As I backed into the shop with a smoothie balanced on my latest bookish obsession, a romance between an owl shifter and a mouse shifter, I was greeted with screams and curses. Not literal curses. These days, I surrounded myself with human women who would clutch their pearls to learn I considered them a part of my makeshift coven. The uncomplicated circle of friendship satisfied the gnawing ache for community bred into all witches, allowing my power to slumber where it couldn’t hurt anyone.
Where I couldn’t hurt anyone.
“Rue.” Arden gripped my shoulders then marched me to the counter. “You ruined my cobwebs.”
“I heard what you did there.” I coughed up a wad of her artificial cotton decor. “What is all this?”
Stretchy cobwebs. Rubber spiders. Ceramic skulls. Foam tombstones.
“Halloween.” Camber escorted a life-size plastic skeleton to the door. “It’s a few days away.”
“I forgot.” As if any witch worth her salt didn’t shiver at the thinning of the veil between worlds on that night. “I also forgot approving this expense.”

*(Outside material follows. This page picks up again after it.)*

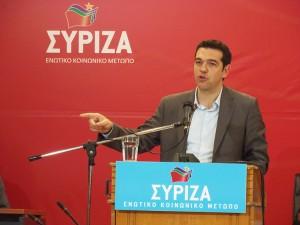 Alexis Tsipras en una imagen de archivo. Foto: Joanna (CC BY 2.0)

They were both in college, happily living off ramen, with no extra pennies to rub together.
The tab for this decorating spree was definitely ending up on my desk. Probably with a thud.
Holiday spirit wasn’t topping my to-do list. Heck, it wasn’t even on my to-do list.
With the shop approaching its five-month anniversary, I was more concerned with keeping the lights on.
“All the other shops on Main Street are decked out for the ghost walk. We need to look spooky to lure in new customers.” Arden returned to futzing with her cobwebs, careful to lock the door first this time. She could unlock it after the way was clear to avoid strangling any potential customers. “We need refreshments too. Mayor Tate expects us to man a table on the sidewalk.”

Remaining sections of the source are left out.